**DIRECTIONS**
How many lines in these entries contain the string "complex"? Reply with the number alone.

**SOURCE INFORMATION**
——————
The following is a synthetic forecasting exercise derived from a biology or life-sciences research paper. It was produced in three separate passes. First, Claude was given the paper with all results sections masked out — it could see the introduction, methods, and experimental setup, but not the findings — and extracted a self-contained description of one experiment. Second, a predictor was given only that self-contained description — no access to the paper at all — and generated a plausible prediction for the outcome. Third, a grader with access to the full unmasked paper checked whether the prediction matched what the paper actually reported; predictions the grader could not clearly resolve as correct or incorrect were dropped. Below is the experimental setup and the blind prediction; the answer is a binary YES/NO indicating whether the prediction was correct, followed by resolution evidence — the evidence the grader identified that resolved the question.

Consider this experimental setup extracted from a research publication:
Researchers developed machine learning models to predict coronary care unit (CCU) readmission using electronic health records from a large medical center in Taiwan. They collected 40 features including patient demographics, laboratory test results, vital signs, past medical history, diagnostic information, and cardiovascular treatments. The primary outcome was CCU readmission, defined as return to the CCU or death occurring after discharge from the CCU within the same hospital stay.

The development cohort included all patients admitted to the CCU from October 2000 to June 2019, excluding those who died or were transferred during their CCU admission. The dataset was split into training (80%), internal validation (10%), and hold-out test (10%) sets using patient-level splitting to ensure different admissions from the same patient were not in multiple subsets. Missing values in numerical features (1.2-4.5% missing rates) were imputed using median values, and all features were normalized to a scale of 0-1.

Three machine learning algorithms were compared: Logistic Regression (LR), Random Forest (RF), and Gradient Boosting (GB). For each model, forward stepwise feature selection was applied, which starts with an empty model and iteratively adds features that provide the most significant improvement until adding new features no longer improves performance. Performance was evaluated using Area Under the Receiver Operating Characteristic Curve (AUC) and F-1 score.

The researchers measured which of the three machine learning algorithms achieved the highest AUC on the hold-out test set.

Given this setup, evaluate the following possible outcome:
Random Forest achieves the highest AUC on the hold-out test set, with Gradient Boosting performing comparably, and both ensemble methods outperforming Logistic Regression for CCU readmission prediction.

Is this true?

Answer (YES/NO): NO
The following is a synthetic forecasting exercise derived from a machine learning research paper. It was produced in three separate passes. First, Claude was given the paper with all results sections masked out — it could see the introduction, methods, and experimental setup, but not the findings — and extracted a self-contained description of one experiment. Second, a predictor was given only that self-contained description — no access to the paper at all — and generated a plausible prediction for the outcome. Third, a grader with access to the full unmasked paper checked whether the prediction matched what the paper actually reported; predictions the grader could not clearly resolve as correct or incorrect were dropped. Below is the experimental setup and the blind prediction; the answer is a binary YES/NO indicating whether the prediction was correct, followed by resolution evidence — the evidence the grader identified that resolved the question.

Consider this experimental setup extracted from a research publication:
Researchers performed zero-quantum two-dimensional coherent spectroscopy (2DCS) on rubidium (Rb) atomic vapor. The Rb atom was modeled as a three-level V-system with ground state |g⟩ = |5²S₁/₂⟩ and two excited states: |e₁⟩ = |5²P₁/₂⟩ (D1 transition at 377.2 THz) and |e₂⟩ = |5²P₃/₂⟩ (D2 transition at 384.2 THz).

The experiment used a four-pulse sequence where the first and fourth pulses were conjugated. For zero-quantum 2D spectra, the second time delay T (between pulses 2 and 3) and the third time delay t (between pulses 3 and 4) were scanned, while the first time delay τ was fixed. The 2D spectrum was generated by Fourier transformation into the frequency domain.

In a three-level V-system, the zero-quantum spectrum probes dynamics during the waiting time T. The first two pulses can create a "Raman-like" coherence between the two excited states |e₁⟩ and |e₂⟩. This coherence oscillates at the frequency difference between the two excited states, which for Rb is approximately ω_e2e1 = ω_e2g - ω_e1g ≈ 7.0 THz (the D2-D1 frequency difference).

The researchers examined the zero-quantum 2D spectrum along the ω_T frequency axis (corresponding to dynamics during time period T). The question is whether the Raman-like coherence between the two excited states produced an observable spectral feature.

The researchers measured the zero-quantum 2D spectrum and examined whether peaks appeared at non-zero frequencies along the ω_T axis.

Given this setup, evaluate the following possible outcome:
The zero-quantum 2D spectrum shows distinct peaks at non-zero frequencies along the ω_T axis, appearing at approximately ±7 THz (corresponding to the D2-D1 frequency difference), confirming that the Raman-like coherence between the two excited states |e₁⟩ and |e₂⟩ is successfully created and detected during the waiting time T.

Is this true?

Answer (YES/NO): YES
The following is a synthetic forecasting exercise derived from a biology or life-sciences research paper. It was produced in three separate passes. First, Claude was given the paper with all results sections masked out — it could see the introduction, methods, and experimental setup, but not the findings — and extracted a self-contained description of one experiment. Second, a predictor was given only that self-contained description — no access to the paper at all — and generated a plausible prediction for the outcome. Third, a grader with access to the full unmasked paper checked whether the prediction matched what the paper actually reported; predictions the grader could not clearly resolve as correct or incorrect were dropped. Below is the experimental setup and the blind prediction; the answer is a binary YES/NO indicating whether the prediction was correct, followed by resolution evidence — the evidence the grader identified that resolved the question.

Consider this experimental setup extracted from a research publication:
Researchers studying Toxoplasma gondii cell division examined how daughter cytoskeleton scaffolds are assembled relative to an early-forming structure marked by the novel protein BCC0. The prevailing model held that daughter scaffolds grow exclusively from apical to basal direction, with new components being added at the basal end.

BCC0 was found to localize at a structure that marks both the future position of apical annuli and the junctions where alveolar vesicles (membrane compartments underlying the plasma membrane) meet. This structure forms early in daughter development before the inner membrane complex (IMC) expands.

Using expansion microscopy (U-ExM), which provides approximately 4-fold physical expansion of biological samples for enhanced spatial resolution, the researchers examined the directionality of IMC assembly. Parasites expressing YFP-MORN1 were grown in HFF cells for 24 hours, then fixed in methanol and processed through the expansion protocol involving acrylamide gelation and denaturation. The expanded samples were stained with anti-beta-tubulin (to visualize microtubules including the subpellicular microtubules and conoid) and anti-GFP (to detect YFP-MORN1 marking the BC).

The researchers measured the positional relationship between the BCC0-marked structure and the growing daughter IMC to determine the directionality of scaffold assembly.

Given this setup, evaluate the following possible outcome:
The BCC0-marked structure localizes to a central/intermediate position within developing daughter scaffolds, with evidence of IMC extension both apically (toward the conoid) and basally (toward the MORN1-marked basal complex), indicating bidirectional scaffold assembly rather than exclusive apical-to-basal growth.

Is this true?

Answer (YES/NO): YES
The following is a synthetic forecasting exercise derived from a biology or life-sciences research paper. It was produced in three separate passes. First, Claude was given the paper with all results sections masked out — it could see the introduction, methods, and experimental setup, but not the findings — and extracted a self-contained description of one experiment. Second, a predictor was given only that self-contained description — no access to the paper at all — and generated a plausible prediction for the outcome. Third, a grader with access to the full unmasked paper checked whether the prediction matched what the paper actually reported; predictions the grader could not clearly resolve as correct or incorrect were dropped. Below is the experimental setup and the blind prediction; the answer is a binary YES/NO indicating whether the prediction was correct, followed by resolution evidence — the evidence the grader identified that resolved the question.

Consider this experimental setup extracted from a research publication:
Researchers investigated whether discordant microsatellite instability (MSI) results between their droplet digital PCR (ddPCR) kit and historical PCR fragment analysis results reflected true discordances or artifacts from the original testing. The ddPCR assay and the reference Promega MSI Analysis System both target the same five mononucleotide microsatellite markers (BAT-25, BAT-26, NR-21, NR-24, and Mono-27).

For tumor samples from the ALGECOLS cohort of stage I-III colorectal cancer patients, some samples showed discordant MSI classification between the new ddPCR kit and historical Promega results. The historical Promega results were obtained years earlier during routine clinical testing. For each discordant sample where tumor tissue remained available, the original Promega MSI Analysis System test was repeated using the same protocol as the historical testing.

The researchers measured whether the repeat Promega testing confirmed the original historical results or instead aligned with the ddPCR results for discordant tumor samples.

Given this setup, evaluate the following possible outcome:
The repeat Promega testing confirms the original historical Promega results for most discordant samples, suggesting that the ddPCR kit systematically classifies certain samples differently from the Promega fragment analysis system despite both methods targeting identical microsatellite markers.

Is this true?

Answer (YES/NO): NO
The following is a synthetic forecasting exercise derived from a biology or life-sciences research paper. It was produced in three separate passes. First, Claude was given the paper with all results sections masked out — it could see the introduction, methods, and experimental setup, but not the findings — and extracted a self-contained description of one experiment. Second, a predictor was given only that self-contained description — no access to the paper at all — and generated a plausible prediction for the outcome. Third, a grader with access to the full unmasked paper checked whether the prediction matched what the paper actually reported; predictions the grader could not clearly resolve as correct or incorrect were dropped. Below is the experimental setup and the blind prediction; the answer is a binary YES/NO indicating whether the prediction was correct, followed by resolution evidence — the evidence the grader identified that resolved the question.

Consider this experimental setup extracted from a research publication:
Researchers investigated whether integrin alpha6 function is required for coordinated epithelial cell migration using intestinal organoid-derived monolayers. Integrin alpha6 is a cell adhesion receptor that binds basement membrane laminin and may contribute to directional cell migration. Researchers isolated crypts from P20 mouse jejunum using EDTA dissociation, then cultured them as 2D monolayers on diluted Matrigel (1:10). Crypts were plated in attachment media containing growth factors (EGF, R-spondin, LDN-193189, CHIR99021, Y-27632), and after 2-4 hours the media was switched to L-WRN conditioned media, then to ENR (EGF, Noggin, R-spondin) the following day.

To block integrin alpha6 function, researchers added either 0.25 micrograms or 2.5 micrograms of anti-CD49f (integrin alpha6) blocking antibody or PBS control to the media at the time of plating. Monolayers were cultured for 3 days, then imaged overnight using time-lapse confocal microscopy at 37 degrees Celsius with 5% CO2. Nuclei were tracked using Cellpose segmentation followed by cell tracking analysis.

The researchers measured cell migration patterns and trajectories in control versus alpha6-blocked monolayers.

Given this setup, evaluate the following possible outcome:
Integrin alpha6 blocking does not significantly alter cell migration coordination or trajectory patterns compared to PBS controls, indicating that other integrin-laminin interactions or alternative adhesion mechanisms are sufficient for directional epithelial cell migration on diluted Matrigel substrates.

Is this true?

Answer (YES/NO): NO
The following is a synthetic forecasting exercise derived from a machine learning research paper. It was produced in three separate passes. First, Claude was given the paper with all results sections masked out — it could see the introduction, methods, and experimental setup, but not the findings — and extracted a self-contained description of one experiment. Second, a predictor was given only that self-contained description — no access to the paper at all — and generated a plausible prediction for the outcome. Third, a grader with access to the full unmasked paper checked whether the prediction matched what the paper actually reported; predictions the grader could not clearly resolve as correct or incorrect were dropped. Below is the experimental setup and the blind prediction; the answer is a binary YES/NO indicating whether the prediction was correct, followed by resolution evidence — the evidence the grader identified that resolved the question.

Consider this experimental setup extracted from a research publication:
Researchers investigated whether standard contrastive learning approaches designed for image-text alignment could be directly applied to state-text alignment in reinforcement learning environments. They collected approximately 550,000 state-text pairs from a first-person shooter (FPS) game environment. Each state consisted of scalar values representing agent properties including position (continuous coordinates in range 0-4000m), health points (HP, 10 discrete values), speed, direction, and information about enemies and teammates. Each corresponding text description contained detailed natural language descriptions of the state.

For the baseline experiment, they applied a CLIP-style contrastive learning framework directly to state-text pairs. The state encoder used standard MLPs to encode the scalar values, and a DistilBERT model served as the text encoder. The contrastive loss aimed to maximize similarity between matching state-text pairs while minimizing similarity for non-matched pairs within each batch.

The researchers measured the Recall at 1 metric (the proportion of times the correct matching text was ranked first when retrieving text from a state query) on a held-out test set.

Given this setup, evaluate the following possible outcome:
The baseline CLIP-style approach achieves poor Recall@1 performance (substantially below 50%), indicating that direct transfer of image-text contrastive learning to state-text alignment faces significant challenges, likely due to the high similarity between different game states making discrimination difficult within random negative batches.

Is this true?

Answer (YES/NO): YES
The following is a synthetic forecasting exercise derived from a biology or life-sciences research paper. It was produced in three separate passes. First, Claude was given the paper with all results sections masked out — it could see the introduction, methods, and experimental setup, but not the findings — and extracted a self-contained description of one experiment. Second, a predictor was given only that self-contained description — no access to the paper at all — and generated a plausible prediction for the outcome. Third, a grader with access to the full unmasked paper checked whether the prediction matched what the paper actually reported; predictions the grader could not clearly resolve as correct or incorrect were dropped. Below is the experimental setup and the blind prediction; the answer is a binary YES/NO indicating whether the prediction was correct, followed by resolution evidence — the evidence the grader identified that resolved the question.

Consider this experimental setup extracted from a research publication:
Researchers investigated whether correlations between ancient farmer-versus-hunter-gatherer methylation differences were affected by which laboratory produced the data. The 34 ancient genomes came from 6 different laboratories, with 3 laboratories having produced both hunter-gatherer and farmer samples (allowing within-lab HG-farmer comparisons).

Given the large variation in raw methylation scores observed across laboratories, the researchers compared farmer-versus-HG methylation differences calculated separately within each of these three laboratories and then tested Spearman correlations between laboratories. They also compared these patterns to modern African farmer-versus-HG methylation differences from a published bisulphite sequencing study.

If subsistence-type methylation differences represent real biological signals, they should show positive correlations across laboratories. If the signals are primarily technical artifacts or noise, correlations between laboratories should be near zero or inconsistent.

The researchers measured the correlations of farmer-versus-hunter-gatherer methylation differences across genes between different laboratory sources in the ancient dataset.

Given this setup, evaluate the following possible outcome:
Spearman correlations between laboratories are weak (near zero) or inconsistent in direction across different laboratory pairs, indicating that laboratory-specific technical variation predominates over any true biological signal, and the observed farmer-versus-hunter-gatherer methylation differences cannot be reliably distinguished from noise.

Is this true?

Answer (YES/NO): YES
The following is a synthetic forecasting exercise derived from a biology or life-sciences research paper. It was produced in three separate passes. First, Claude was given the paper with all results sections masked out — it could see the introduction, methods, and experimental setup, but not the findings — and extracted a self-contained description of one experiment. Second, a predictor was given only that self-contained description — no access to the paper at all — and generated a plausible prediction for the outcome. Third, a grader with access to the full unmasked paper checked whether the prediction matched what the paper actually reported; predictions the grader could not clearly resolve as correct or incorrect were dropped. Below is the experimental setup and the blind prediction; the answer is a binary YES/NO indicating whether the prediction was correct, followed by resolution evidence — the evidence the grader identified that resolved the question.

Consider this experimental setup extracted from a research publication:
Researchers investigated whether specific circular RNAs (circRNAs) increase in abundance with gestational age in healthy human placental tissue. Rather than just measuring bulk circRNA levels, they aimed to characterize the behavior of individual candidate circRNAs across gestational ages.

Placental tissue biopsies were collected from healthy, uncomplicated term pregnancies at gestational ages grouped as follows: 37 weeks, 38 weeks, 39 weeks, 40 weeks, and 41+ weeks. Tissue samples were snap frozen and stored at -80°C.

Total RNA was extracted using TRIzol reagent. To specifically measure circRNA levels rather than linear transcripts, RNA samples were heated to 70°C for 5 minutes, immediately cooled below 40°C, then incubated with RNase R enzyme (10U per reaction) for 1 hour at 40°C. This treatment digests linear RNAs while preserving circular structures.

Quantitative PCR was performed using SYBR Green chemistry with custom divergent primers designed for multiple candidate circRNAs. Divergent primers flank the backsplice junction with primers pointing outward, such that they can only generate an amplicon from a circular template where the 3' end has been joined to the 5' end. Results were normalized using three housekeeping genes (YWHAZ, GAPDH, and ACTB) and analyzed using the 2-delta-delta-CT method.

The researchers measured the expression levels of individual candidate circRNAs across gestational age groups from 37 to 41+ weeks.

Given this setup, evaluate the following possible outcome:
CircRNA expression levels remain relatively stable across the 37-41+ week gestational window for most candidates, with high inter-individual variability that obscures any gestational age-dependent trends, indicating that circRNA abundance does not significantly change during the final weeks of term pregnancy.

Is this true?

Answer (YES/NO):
——————
**TASK OUTPUT**
2